YOUR GOAL ▸
Please list every mathematical group the physics discussion below names by its symbol, giving each one once.

GIVEN PASSAGE ▸
Now go back to Abelian-Higgs, you can ask what's the dual version of the previous global U(1) symmetry: you would then notice that the role of previous U(1) symmetry is played by the flux conservation now. This means your U(1) gauge field is non-compact, and monopoles operators are forbidden (at least in this simple duality of continuous theory).

Just remember here monopole operator is dual to previous boson operator, then other things are clear.

answered Mar 13, 2018 by (10 points)
edited Mar 13, 2018 by Kite_T

I think the topological current is conserved automatically by its definition. Noether current is conserved on-shell, but here it is conserved automatically.

Thank you. Could you explain what you mean by non-compact gauge field?

"Non-campact"... OK... Are you from high energy?

I am just a new student in theoretical physics. I know what compact means in topology but I don't know what non-compact gauge field is.

I see. You might find Page 8 and the footnote 4 helpful in this paper: arXiv 1703.02426.

I noticed you're trying to learn duality, Subir's notes always contains a lot of details. For example, the following one has a lattice version of boson-vertex duality:

https://canvas.harvard.edu/courses/39684/files/folder/Lectures?preview=5387008

which explains lots of details, and importantly, the origin of non-compactness in duality.

Thank you very much!!!

Note that the meaning of noncompact Kite is using is different from how high energy theorists use it and is different from the fact that $U(1)$ is compact. Whether you have monopoles in the theory or not has nothing to do with the fact that the gauge group is $U(1)$ or $R$. $U(1)$ vs. $R$ is the difference between having quantized electric charges or not. In theories with rotational symmetry (and therefore quantized angular momentum since SO(n) is compact), having a magnetic monopoles implies electric charge quantization, but that's the only relation.

DATA SECTION ▸
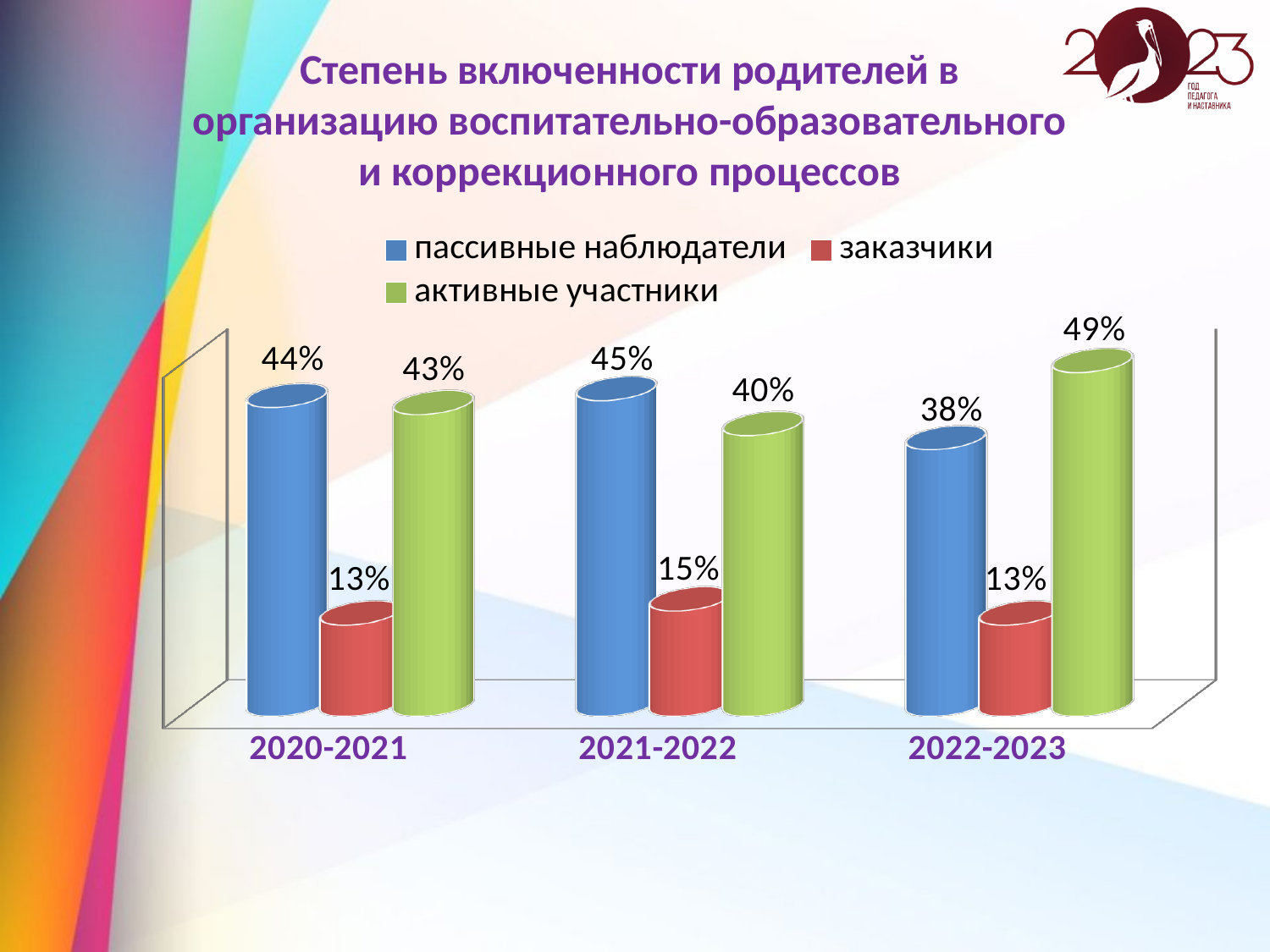
Which colour represents заказчики in the chart? Red What is the value for пассивные наблюдатели in 2022-2023? 38% Which is larger in 2021-2022: пассивные наблюдатели or активные участники? пассивные наблюдатели What is the difference between активные участники and пассивные наблюдатели in 2022-2023? 11% How many series does the legend list? 3 What kind of chart is shown on the slide? Bar chart In which period is the value for активные участники highest? 2022-2023 How many periods are shown on the x axis? 3 What is the value for заказчики in 2021-2022? 15% What is the value for активные участники in 2022-2023? 49% What is the value for пассивные наблюдатели in 2020-2021? 44% In which period is the value for пассивные наблюдатели lowest? 2022-2023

FINISHED EXERCISE ▸
U(1), R, SO(n)